Vancouver-based credit union Vancity has granted $500,000 to Reconciliation Canada to help the aboriginal-led organization kick off a fund-raising campaign aimed at corporate B.C.

"Vancity has given us $500,000 to get started," Reconciliation Canada executive director Karen Joseph told Business in Vancouver November 21.

Joseph is organizing what she calls a "partners table" on December 5. The event will include representatives from non-profit associations, corporations, governments and others and will aim to encourage new funding to boost public awareness of the history of aboriginal people, including the institution of residential schools.

Those schools were established in the late 1800s partly to educate aboriginal youth and ensure English fluency but, as Prime Minister Stephen Harper noted in 2008, the schools were a "sad chapter in our history" that intended to "kill the Indian in the child."

Joseph said that her organization aims to "move beyond sorry" and foster resilience in the aboriginal community.

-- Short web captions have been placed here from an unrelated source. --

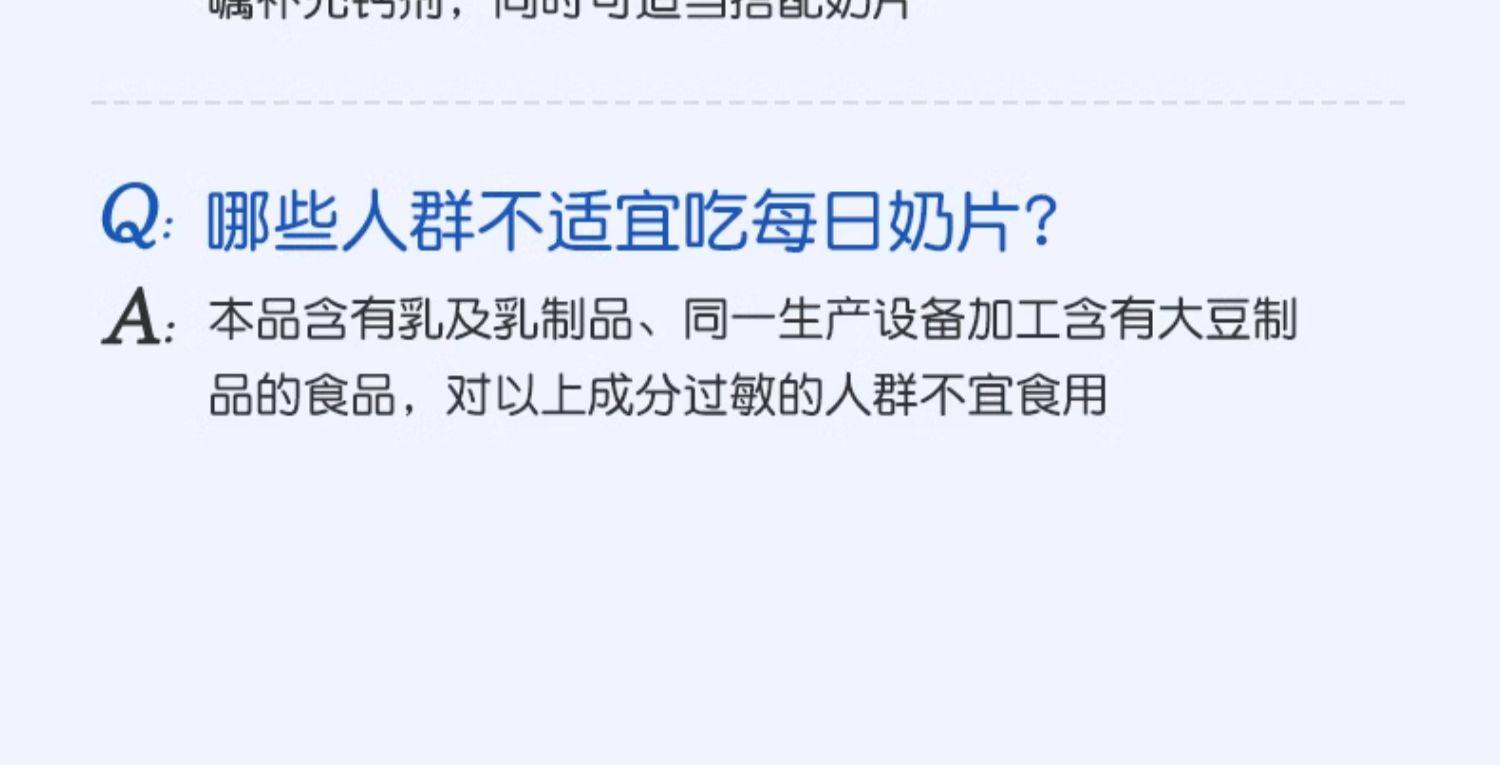 【中国直邮】 孕味食足 牛奶片 孕妇零食高钙高蛋白儿童奶贝孕期奶酪营养 60g/袋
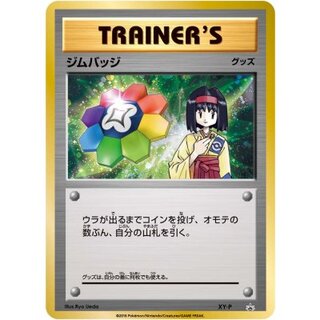 State B] Gym badge (Erika Kira spec.) [P] {XY-P}
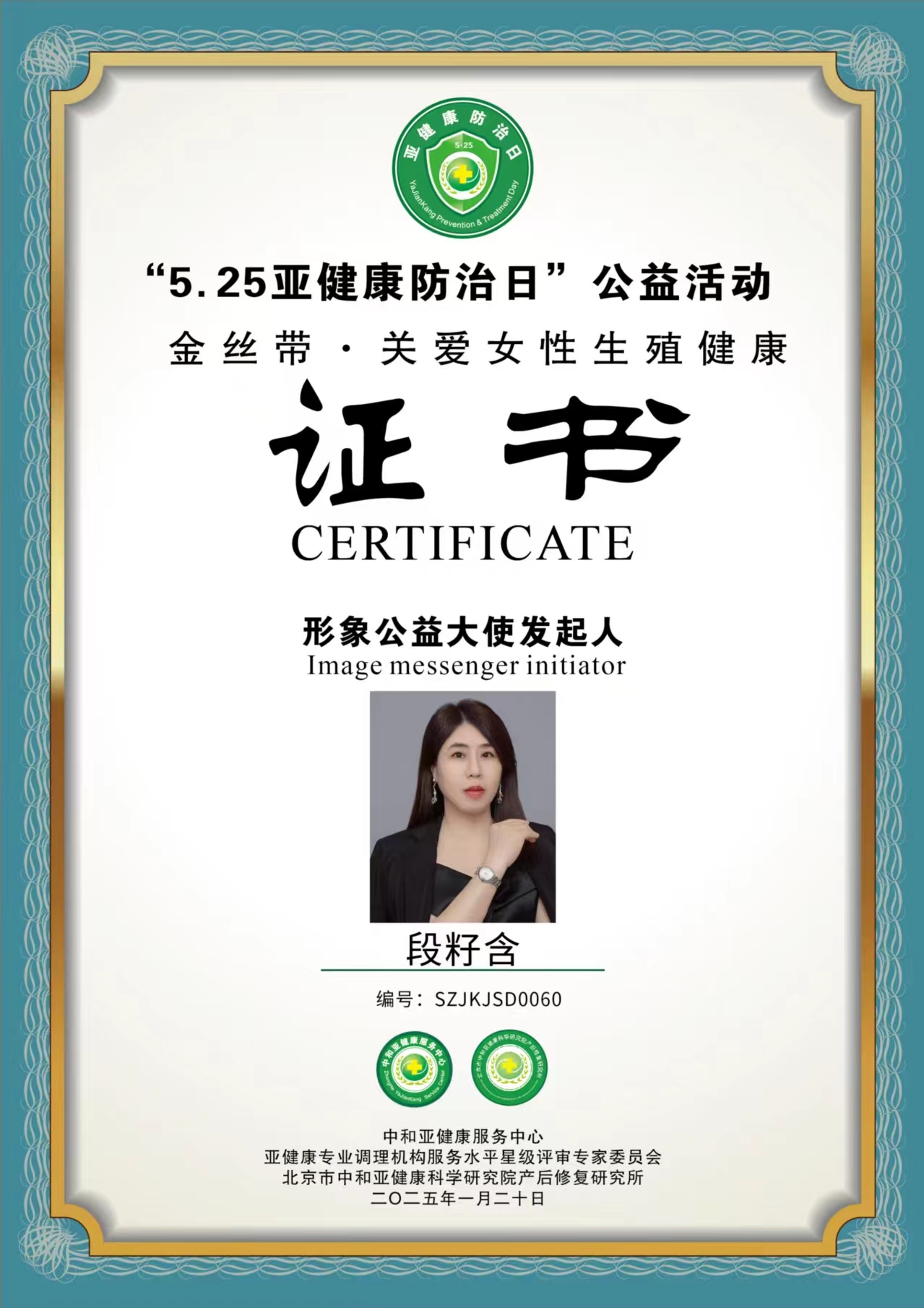 微信图片_20250218184734.jpg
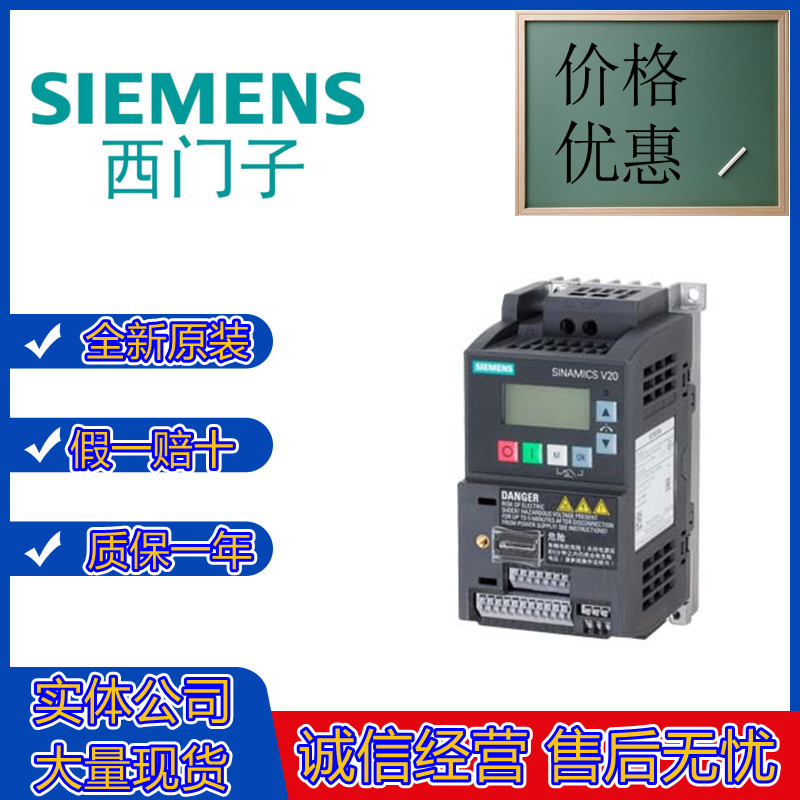 西门子变频器授权代理商6SL3210-5BB12-5BV1V20分销商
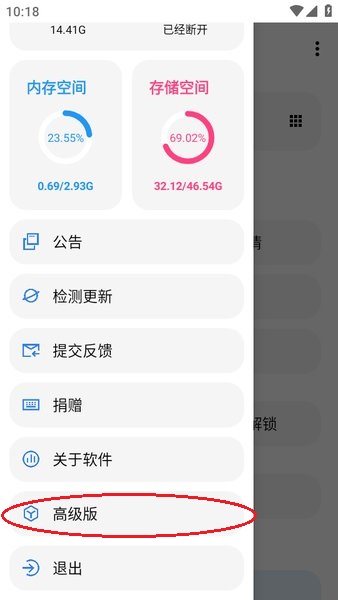 lt画质助手app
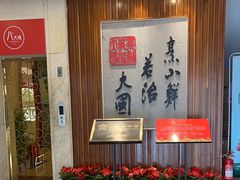 -山东八大碗山东老字号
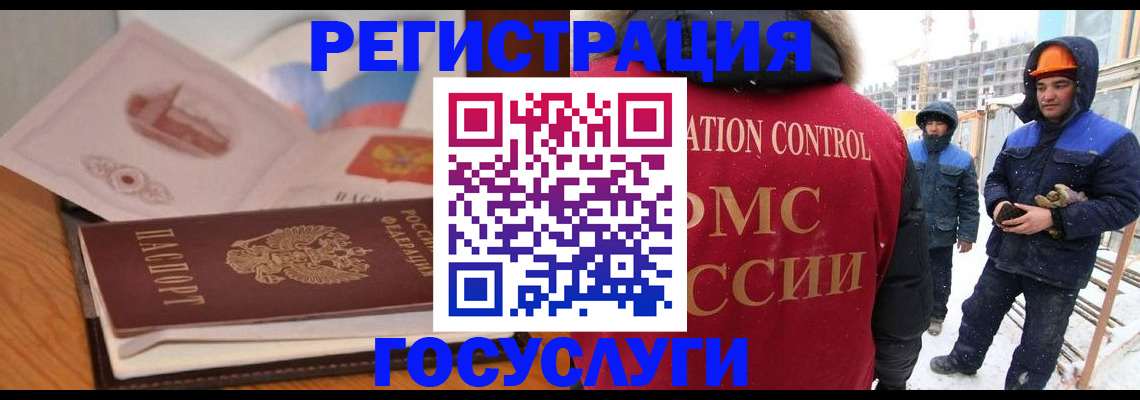 форма 3 в Апшеронске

On September 19 through 21, 2013, Vancouver will be the host city for a major Canada's National Truth and Reconciliation Commission (TRC) event. The nine months leading up to this event is an opportunity to engage all Canadians in the reconciliation process, Joseph said.

Reconciliation Canada will be doing this through public education, community engagement and a series of events, including a Canoe Gathering, a Walk for Reconciliation in downtown Vancouver and a Closing Ceremony at BC Place on September 22, 2013.